Each Climat is a vine plot, with its own microclimate and specific geological conditions, which has been carefully marked out and named over the centuries. Each of them has its own story, produces wines with a distinct character and taste and keeps its own place in the hierarchy of crus (Regional Appellation, Village, Premier Cru, Grand Cru). Over one thousand named Climats extend along the 60 kilometres of the thin strip of vineyards running from Dijon to Santenay, just south of Beaune, and among them are some of the most famous names from the world of wine ; Chambertin, Romanée-Conti, Clos de Vougeot, Montrachet, Corton, Musigny…

In Burgundy, when we speak of a Climat, we do not look up to the sky, we keep our eyes to the ground.

Bernard Pivot

Climat : a term dating from the 16th century  

The word « Climat » first appeared in written texts in the 16th century. At that time it was synomynous with a place-name or locality. A century later, use of the term became widespread in the region as a new reference to place, highlighting the differences and the hierarchy among the wines of Burgundy’s Côte. However, it is thought that the notion of « Climats of Burgundy », was generally used to describe land suitable for winegrowing and dates back to the Early Middle Ages.

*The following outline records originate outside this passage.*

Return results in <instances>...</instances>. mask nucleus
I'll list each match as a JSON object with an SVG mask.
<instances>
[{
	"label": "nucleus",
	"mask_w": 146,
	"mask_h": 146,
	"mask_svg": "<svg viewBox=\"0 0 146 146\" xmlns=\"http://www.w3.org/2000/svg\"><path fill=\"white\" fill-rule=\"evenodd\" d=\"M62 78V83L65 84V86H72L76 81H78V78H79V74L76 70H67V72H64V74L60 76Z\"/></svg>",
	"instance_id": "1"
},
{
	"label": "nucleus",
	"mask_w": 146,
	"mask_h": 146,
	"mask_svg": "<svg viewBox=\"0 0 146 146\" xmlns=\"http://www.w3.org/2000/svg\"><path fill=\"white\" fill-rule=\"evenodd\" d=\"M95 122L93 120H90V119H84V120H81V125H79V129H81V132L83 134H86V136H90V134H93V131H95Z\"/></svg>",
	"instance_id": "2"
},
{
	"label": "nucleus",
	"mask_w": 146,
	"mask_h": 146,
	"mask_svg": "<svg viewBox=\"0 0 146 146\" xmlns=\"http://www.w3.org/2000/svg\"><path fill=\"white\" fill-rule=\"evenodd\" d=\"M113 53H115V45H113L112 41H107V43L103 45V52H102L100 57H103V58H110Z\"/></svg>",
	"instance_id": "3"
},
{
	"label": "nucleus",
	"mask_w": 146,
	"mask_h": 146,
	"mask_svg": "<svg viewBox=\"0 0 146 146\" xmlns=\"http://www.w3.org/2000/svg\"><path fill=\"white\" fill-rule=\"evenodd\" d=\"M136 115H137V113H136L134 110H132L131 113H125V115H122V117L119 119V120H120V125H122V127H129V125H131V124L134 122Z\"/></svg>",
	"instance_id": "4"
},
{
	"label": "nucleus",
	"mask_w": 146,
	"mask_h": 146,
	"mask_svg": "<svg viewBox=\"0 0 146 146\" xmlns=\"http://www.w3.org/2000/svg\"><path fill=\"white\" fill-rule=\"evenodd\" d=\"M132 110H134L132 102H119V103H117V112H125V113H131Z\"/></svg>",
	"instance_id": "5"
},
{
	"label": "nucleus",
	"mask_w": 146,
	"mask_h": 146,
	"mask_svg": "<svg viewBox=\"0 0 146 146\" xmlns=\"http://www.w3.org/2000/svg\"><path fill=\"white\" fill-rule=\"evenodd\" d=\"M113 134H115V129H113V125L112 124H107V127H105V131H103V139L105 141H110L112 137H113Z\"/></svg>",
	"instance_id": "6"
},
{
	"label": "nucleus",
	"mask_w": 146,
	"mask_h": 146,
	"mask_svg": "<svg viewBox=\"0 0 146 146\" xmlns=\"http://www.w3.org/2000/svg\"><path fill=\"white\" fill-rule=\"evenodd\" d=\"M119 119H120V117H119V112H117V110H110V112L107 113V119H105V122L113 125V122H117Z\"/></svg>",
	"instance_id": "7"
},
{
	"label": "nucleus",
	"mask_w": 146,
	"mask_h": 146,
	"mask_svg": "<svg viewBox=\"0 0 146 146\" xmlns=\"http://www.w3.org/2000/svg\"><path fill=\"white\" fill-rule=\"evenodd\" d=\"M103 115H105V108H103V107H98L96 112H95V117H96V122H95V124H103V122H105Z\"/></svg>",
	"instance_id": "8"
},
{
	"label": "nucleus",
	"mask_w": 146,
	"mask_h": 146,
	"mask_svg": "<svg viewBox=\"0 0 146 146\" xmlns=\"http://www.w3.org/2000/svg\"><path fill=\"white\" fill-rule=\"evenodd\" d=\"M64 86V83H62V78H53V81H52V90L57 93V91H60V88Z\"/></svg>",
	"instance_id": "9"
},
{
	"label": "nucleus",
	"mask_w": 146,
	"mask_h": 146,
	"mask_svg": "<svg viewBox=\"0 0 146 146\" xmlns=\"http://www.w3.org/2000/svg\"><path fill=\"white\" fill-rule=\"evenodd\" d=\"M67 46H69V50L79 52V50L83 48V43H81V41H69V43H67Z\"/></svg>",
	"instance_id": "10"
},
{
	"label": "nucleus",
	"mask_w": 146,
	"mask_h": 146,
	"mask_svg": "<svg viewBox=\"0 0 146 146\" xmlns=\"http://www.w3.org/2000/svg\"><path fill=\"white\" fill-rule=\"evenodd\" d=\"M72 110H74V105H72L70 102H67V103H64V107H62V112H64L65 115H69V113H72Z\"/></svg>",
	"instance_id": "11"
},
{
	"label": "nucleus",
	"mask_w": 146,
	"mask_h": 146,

Climat, from the Greek term « klima-atos »

“Klima-atos” in Greek describes the angle between a place’s location on the earth’s surface and the sun. The word became “clima-atis” in Latin, with the same meaning. Over the centuries, the term has become more precise: during the Renaissance period, it came to mean a land, a region, then a collection of vineyard parcels and finally a specific, delimited plot of vines. It should be noted that during the Classical period the Greek term “klèma-atos” was used to describe a piece of supple wood, and more especially vine shoots and stocks. In contemporary Greek “ta klimata” specifically designates vines.